Seattle's Indie-Pop Press – Music Reviews, Film Reviews, and Big Fun

Do you have a friend who always gets lost driving you home late night after a show, but you love the meandering, mystical conversation as she scatters further and further away from your abode? That's the feel of this introduction to The Color Bars.

Having played shows with everyone from Brian Jonestown Massacre to 50 Foot Wave to our own the Long Winters, The Color Bars live here in Seattle now, and are threatening to play out locally at least once every four weeks. NYC must be missing their reportedly fun shows terribly, since their kiss-off at the Mercury Lounge several months ago.

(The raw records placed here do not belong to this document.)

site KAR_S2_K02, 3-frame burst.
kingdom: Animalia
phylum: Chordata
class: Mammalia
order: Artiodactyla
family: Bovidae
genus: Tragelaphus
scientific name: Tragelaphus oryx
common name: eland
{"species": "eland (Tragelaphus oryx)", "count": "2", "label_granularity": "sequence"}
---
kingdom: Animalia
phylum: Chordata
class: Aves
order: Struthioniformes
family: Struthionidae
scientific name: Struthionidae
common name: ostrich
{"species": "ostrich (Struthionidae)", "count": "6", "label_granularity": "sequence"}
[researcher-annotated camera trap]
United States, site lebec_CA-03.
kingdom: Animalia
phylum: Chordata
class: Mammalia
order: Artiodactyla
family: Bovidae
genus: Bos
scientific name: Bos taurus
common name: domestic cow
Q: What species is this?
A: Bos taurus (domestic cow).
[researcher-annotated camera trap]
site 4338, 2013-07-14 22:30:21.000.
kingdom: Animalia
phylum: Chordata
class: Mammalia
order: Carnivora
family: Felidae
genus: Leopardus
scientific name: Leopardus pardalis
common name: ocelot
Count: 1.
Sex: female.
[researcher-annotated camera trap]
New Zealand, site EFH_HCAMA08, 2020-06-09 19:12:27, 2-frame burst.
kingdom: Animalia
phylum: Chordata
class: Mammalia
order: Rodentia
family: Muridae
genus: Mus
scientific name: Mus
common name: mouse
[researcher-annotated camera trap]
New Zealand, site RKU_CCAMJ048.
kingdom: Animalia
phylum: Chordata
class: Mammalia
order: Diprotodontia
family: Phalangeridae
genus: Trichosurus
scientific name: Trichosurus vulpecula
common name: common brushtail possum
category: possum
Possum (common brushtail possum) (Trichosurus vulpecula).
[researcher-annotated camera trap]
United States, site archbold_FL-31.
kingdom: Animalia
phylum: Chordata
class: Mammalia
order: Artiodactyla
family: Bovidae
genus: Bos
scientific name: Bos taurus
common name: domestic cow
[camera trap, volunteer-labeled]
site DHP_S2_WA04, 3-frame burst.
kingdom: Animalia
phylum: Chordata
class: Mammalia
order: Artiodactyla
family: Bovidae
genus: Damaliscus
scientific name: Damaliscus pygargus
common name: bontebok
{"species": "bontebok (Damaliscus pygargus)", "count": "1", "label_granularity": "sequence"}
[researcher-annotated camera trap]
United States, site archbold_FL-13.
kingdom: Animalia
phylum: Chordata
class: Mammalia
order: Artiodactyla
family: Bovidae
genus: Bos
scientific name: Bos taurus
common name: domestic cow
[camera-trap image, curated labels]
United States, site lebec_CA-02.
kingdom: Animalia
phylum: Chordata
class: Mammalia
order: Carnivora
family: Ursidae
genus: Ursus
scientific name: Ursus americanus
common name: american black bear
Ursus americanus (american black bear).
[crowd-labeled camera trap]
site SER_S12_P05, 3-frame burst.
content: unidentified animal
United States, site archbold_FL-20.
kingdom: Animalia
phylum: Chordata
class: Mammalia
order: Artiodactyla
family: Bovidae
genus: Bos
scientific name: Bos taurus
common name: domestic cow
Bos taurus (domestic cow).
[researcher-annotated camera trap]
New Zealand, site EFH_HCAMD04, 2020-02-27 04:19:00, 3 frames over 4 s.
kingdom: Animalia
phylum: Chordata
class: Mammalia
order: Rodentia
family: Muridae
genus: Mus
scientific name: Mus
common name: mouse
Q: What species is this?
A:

This eight song but goes-by-in-a-lick EP continually twists and turns through delightful distractions with an adorable lack of self-consciousness, and is a good introduction to the endlessly shifting pleasures offered by Gerald Slevin, John English, and David Spelber — who all go giddy, marching with instruments like "Rhodes," alto and tenor saxes, xylophone, maracas, "cigarette pack," trumpet, "Goblin laugh," along with the usual slackin' bass, drums, and guitars, through room-songs of post-apocalypse Georgia O'Keefe-gospel (the sun-slackin' "All Your Kitchen Ghosts"), Steppenwolf-meets-Beach Boys-meets-New Wave ("She Disarmed Me"), candy-riffed 60s trip-pop ("We're A Tag Team"), and ending up on the back porch of the surf-music-for-a-painted-desert "Greetings from Dubai."

If that sounds unpredictably whimsical, it is, and I have the feeling that more time playing and recording since this disc was released will make them a lot of fun to see live, and worth checking out what they record next.